Segment Start: Input
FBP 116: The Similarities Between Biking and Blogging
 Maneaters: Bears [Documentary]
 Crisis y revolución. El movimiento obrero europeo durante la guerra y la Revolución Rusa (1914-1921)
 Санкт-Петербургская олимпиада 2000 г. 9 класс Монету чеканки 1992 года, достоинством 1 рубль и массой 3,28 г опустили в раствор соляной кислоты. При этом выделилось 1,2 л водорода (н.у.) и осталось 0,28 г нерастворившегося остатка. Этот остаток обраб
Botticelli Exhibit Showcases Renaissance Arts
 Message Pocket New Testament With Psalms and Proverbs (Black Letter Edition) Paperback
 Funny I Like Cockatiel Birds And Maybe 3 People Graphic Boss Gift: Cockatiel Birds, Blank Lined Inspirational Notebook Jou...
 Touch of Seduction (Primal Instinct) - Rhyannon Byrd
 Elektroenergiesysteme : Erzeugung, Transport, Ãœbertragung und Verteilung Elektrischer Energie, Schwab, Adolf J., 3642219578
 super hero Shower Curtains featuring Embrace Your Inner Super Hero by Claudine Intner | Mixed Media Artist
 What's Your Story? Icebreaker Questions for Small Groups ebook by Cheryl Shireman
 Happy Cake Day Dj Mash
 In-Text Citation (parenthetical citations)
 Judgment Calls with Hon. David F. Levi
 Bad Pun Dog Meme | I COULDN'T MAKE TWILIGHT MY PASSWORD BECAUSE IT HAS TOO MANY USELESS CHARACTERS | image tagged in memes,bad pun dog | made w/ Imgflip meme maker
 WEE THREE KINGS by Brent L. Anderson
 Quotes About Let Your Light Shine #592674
Segment End: Input
(Task goal):
Among the lines above, repeat exactly those from the line with "Maneaters: Bears [Documentary]" to the line with "Crisis y revolución.", counting both ends.

(Response area):
 Maneaters: Bears [Documentary]
 Crisis y revolución. El movimiento obrero europeo durante la guerra y la Revolución Rusa (1914-1921)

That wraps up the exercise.